Ein Lehrplan wie für draußen gemacht
Genau genommen sei der Lehrplan der Bodensee-Schule wie gemacht für Lernorte jenseits des Klassenzimmers. Leben in der Stadt oder Pflanzen in ihrem Lebensraum: Das erleben Kinder draußen doch ganz anders. „Eigentlich sollte das, was wir machen, normal sein“, meint Lukas Wachter. Er ist überzeugt davon, dass jedes Kind diesen direkten Kontakt mit der Natur, mit seiner Umwelt in der Schulzeit mehr denn je braucht.

So ist der Fußmarsch zum Seeufer über öffentliche Straßen gleichzeitig Verkehrserziehung. Die fehlt vielen Kindern, die von ihren Eltern mit dem Auto fast bis ins Klassenzimmer gefahren werden. Sie toben sich beim Fußballspielen in der Vesperpause, beim Klettern, bei Fangspielen aus. Und beobachten ganz nebenbei, wie sich der morgendliche Nebel über dem Bodensee auflöst oder wie lange es dauert, bis Schiffswellen ans Ufer schlagen.
Kinder freuen sich auf den Draußentag
Vieles ist anders als drinnen. Einige Kinder arbeiten am liebsten im Stehen. Auch mit der Ruhe auf dem Platz haben die Lehrer nicht gerechnet, obwohl sich die Kinder frei bewegen können. Wer im Klassenzimmer auffällt, sei draußen viel ausgeglichener. „Die Kinder freuen sich auf den Draußentag“, weiß Lukas Wachter.
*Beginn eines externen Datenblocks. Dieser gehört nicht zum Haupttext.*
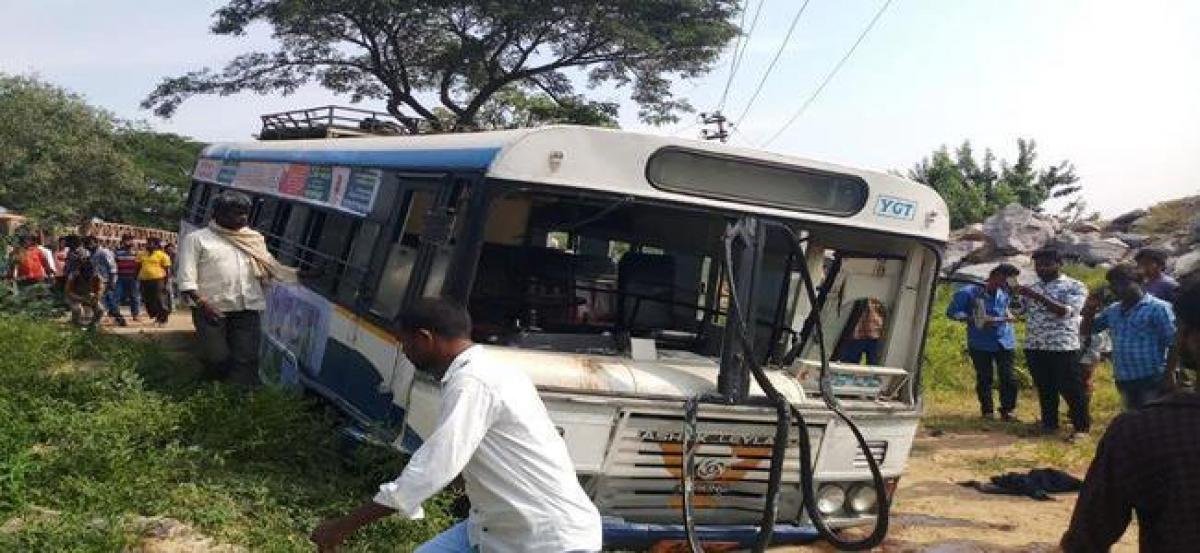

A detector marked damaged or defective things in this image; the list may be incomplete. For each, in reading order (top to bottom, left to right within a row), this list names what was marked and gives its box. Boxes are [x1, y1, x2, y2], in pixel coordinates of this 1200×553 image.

Und nicht nur Phila liebt „die Stimmung wie am Meer“, wie sie später lächelnd im Sitzkreis erklärt. Ob es da regnet oder die Sonne scheint, sei ihnen egal, sagt der Klassenlehrer.
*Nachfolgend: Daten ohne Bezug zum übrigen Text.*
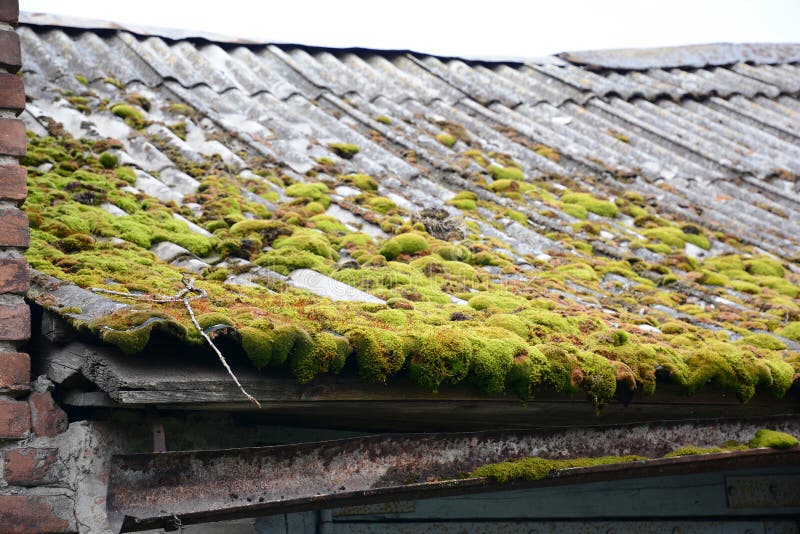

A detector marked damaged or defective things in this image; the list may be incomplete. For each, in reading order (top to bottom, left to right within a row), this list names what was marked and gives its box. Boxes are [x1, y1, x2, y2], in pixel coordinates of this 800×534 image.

damaged roof edge [560, 42, 800, 70]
Mit der Stille ist es nach dem sanften Gong der Klangschale zur Pause allerdings vorbei. Zwei Jungs schnappen sich den Fußball statt ihrer Pausenbrote. Nach dem Essen tobt sich mehr als die Hälfte der Klasse beim Kicken aus, der Lehrer mittendrin. Gut 20 Minuten später sitzen alle wieder an der Grillstelle, wo Lukas Wachter die nächste Aufgabe erklärt. Was unterscheidet einen Gala vom Boskoop, Elstar oder Glockenapfel? Die Kinder stürzen sich in Fünfergruppen in die Teamarbeit, die auch noch gut schmeckt. Kurz vor 12 Uhr packt die FU 7a zusammen und macht sich auf den Rückweg zur Schule.

Nicht nur die Eltern stehen hinter dem Konzept, sondern auch der Träger, die Schulstiftung der freien, privaten Bodensee-Schule St. Martin. Die gilt seit Jahrzehnten als fortschrittlich und innovativ. Vor zwei Wochen entschied der Stiftungsvorstand, für den Unterricht im Freien auch Platz auf dem Schulgelände zu schaffen.
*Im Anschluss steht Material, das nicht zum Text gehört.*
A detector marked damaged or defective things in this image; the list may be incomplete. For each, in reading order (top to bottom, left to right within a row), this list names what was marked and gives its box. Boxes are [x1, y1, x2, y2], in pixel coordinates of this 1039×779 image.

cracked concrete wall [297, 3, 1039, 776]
Viele Draußen-Klassenzimmer
Geplant ist ein Draußen-Klassenzimmer. Den Holzpavillon werden Zimmerlehrlinge der Claude-Dornier-Berufsschule in Friedrichshafen bauen, „ein tolles Gemeinschaftsprojekt“, freut sich Lukas Wachter über diese Unterstützung. Die kommt auch von anderen Partnern. Die PSG Friedrichshafen erlaubt die Nutzung des Vereinsgeländes am See. Auch die Caserne im Fallenbrunnen oder der Schulgarten im Zeppelindorf stehen als Lernorte im Freien zur Verfügung. Und es werden immer mehr.